MVUINVESTORS, LLC,                               No. 09-56998

             Plaintiff - Appellant - Cross-      D.C. No. 2:08-cv-08016-R-E
Appellee,

  v.

GENERAL ELECTRIC COMPANY, GE
Healthcare, a unit of General Electric
Company,

             Defendant - Appellee - Cross -
Appellant.

        *
             This disposition is not appropriate for publication and is not precedent
except as provided by 9th Cir. R. 36-3.
                   Appeal from the United States District Court
                      for the Central District of California
                    Manuel L. Real, District Judge, Presiding

                     Argued and Submitted February 17, 2011
                              Pasadena, California

Before: GOODWIN, KLEINFELD, and PAEZ, Circuit Judges.

      This is a diversity case for breach of contract. The underlying facts of this

appeal are known to the parties and need not be repeated. MvuInvestors, LLC

(MVU) alleges that General Electric (GE) and its subsidiary, GE Healthcare,

agreed to buy MVU’s patent portfolio of a portable magnetic-resonance-imaging

(MRI) machine for $3 million down, and up to $10 million from future sales. The

district court ruled, among other things, that there was no contract under California

law and granted summary judgment to GE and GE Healthcare. MVU appeals. GE

and GE Healthcare cross-appeal the district court’s denial of their motion for Rule

11 sanctions against MVU.

      Even if we assume that the conflicting evidence showed an oral contract

subject to conditions was formed under California law, see Kohn v. Jaymar-Ruby,

Inc., 23 Cal. App. 4th 1530, 1534 (1994), we may affirm the district court’s grant

                                          2
of summary judgment on any ground supported by the record. See, e.g., Enlow v.

Salem-Keizer Yellow Cab Co., 389 F.3d 802, 811 (9th Cir. 2004). We conclude

that summary judgment was appropriate because no reasonable factfinder could

find that the second of the two conditions necessary for the oral contract to become

binding under California law—that of researching the consumer market to

determine the viability of GE’s investment—was ever met. Platt Pac., Inc. v.

Andelson, 862 P.2d 158, 161–62 (Cal. 1993).

      The second condition related to GE receiving customer feedback about the

portable MRI machine, and surveying these past customers.

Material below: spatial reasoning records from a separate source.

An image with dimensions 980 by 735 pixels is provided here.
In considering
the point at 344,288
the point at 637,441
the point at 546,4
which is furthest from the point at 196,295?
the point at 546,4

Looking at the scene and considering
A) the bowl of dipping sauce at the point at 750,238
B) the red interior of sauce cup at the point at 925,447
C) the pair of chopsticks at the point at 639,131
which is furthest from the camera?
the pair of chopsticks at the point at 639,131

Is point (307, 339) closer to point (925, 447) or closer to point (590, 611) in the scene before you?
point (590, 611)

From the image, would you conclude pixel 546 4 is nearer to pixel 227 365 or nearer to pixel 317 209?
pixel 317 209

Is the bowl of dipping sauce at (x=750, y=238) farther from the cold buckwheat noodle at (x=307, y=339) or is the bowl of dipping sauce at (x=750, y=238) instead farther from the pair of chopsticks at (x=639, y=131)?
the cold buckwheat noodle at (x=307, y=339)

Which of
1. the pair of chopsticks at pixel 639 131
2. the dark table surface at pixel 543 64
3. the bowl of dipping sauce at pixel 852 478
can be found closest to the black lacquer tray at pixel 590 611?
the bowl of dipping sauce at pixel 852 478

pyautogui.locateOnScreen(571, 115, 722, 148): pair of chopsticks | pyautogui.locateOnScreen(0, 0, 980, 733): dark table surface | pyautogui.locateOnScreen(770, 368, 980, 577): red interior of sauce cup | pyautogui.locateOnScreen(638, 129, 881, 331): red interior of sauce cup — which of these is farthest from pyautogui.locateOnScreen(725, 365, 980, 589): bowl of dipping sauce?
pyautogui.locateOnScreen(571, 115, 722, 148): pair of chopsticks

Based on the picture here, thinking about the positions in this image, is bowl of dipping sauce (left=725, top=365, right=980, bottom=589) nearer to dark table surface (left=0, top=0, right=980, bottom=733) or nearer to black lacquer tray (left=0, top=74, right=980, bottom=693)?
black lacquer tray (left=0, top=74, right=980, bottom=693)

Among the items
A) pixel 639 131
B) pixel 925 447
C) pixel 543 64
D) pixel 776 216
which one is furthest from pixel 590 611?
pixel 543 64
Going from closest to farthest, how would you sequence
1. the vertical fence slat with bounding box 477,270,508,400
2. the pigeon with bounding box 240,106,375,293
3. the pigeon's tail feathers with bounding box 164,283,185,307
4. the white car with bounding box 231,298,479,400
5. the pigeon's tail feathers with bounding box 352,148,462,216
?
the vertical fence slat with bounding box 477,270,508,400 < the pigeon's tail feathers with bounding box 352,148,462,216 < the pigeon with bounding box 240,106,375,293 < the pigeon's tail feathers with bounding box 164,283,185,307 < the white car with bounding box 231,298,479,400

MVU pointed to the

deposition testimony of MVU’s chairman and primary shareholder wherein he

thought that this “Condition . . . had been satisfied.” It was, in the sense of

obtaining some feedback, but it was not, in the sense of obtaining positive

feedback. To make any sense, the condition had to mean obtaining positive

customer feedback, not just customer feedback regardless of whether it was

positive or negative. No evidence in the record establishes a genuine issue of fact

as to the commercial viability for GE.

                                           3
      After construing, as we must, these facts in the light most favorable to

MVU, Vasquez v. Cnty. of Los Angeles, 349 F.3d 634, 639–40 (9th Cir. 2003), we

conclude that a mere subjective legal opinion by the MVU chairman is not enough,

on its own, to create a genuine issue of material fact. See Cornwell v. Electra Cent.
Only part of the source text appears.